TASK PROMPT
Count the lines in the entries below that contain the string "covered", matching its capitalization exactly, and reply with the number alone.

ROWS

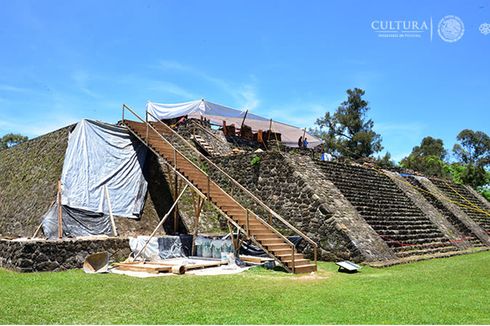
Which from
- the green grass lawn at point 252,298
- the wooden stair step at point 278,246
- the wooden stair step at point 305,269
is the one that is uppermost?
the wooden stair step at point 278,246

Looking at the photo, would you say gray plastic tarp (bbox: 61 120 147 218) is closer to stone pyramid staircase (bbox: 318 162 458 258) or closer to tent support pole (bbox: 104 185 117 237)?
tent support pole (bbox: 104 185 117 237)

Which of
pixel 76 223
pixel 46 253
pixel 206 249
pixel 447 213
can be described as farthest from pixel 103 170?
pixel 447 213

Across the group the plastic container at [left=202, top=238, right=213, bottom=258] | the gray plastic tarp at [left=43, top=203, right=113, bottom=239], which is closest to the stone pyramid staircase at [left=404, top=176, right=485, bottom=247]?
the plastic container at [left=202, top=238, right=213, bottom=258]

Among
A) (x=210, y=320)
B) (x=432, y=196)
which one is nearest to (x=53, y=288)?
(x=210, y=320)

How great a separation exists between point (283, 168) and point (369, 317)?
9.31 metres

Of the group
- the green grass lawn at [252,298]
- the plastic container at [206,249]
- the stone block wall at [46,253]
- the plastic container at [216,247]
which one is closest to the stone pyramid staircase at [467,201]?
the green grass lawn at [252,298]

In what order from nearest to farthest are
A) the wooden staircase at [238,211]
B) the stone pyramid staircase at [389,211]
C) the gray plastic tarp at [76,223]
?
the wooden staircase at [238,211]
the gray plastic tarp at [76,223]
the stone pyramid staircase at [389,211]

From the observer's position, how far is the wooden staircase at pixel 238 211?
437 inches

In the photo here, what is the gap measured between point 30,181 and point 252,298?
11598 millimetres

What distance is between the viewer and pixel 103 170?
1533 cm

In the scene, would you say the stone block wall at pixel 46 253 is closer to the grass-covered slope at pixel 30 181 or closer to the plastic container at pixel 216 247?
the grass-covered slope at pixel 30 181

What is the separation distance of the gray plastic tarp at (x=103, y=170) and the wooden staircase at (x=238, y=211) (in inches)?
30.5

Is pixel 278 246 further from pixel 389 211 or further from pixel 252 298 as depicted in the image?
pixel 389 211

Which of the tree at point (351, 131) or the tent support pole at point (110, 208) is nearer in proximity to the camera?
the tent support pole at point (110, 208)
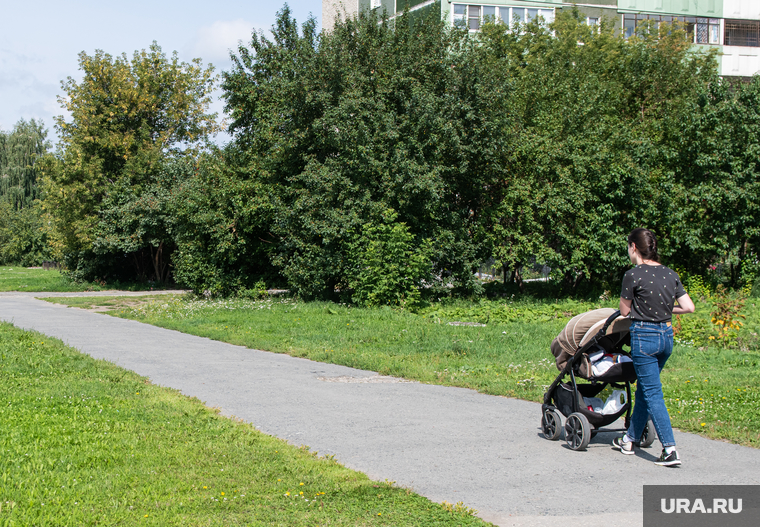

RESULT FOR THIS TASK
2